----- SELECTED EXTRACT -----

Caused versus credited conversions
Every conversion an advertiser records falls into one of two categories. Some were genuinely caused by the advertising - the customer would not have bought without seeing the ad. Others would have happened regardless and were simply credited to whatever touchpoint sat closest to the sale. Incrementality is the discipline of telling these two apart, because only the caused conversions represent value the advertising actually created.
The distinction sounds academic until you see the gap it opens up. A channel can report thousands of conversions and still be barely incremental if most of those buyers were always going to convert. The reported figure measures correlation - ads were shown, sales occurred - while incrementality measures causation. Standard attribution models distribute credit across touchpoints but cannot, on their own, tell you whether a touchpoint changed the outcome. That is the question incrementality is built to answer.
Why last-click overstates harvesting channels
Last-click attribution awards the entire conversion to the final touchpoint before a sale. By design, this favours channels that intercept buyers at the moment of intent rather than those that create the intent in the first place. Brand search is the classic example: someone who already wants your product searches your name, clicks the paid result, and converts. The click was real, but the demand existed before the ad was ever served. Last-click happily records it as a win for paid search.
The result is a systematic bias toward harvesting channels - brand search, retargeting, and similar bottom-of-funnel activity - while the upper-funnel media that actually generated the demand is under-credited. Teams that optimise against last-click therefore drift budget toward channels that look efficient but create little, and away from channels that create demand but show their payoff later. Incrementality testing exposes this distortion by asking what would have happened if the channel had not run at all.

----- SUPPLIED DATA -----

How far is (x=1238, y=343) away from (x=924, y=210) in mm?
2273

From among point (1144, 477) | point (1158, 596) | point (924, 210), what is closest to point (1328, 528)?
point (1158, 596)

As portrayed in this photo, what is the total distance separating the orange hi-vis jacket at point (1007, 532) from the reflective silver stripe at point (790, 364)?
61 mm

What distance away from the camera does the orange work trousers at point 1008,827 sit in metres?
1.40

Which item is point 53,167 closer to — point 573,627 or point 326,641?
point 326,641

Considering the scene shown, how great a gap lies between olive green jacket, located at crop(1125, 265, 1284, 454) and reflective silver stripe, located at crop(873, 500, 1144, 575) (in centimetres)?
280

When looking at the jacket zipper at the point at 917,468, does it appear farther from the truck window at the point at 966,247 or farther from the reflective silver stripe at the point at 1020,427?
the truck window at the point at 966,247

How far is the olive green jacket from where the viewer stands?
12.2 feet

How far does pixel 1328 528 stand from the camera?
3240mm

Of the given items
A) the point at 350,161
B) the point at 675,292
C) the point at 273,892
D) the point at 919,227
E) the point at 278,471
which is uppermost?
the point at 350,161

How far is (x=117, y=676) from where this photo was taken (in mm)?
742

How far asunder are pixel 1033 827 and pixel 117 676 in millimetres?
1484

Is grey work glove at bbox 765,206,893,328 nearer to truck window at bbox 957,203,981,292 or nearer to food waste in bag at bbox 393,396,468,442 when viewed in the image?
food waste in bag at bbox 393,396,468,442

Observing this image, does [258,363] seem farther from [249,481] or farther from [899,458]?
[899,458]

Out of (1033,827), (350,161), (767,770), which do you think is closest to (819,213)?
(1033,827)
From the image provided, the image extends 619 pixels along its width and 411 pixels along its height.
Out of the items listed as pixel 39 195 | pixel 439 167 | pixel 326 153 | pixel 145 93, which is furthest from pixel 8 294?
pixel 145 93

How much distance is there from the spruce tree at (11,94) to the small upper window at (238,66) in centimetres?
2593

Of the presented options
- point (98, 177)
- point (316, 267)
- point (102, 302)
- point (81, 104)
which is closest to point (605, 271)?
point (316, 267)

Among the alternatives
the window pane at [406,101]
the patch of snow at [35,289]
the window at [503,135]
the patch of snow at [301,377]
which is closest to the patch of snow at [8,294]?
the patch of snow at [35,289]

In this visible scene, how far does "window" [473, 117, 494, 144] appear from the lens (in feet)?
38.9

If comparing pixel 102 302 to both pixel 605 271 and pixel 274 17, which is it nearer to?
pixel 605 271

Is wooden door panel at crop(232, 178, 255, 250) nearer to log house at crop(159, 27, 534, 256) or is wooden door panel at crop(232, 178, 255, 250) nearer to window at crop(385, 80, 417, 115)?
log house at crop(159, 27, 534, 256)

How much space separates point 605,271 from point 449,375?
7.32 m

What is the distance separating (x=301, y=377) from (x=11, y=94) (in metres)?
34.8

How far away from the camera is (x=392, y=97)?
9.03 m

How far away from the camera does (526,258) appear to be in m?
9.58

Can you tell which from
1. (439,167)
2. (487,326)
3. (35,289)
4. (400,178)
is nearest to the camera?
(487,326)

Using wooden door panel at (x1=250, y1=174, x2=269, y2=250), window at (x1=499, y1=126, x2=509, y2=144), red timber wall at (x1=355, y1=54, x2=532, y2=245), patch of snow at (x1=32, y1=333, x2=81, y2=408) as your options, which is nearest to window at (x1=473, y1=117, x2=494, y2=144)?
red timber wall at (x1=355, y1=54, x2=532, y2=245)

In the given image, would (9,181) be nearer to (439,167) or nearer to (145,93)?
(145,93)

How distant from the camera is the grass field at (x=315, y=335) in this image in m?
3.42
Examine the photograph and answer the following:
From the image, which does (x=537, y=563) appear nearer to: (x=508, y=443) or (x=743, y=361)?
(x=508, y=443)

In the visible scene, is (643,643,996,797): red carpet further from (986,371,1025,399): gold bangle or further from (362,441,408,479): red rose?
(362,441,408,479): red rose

-----

◆ PROBLEMS TO SOLVE
1 – Rewrite the incrementality passage from "The distinction sounds" to "built to answer.", putting "theoretical" in place of "academic".
2 – Write the next part of the piece on caused versus credited conversions, picking up after its final sentence.

◆ RESPONSES
1 –
The distinction sounds theoretical until you see the gap it opens up. A channel can report thousands of conversions and still be barely incremental if most of those buyers were always going to convert. The reported figure measures correlation - ads were shown, sales occurred - while incrementality measures causation. Standard attribution models distribute credit across touchpoints but cannot, on their own, tell you whether a touchpoint changed the outcome. That is the question incrementality is built to answer.

2 –
A worked example: a 9x ROAS that mostly is not real
Consider a retailer running a brand-search campaign at £50,000 a month. The platform reports £450,000 in attributed revenue - a headline 9x ROAS that looks like the best line on the plan. On that number alone, the obvious move is to pour more budget in. But the figure is built on last-click logic, and brand search is a harvesting channel, so it deserves scrutiny before any scaling decision.
To find out, the team runs a geo holdout: brand search is switched off across a representative set of regions while it keeps running elsewhere. Sales in the held-out regions barely move - the customers searching the brand still find it organically and still buy. The experiment shows that only a small fraction of the credited £450,000 was genuinely caused by the paid campaign. The true iROAS is far below the reported 9x - much of that spend was paying to capture demand that would have converted anyway. The reported number was not wrong, it was simply answering a different question from the one that should drive budget.
Why incrementality matters for budget decisions
Media budgets are allocated at the margin, so the decision that matters is never how much revenue a channel was credited with last quarter - it is how much genuinely new revenue the next pound of spend will create. Planning on credited averages quietly rewards channels that harvest existing demand and penalises those that create it, exactly the inversion that last-click bias produces. Incrementality reframes allocation around causal impact, which is the only basis on which budget changes can be trusted.
This is why incrementality sits upstream of efficiency metrics rather than beside them. Once you know the caused outcomes, you can express them as marginal ROAS and compare the return of the next pound across channels - the distinction explored in marginal ROAS vs average ROAS. The forecast-led approach is to estimate incremental return before spend is committed, not to discover it after the fact. You can pressure-test the next increment of budget with the marginal ROAS calculator, and the connection between incrementality and incremental return is unpacked further in what is iROAS.
Related terms
- iROAS - the incremental revenue advertising actually creates, net of baseline demand.
- marginal ROAS - the return on the next pound of spend, not the blended historic average.
- attribution - how conversion credit is assigned across touchpoints, and why it differs from causation.
Frequently asked questions
What is incrementality?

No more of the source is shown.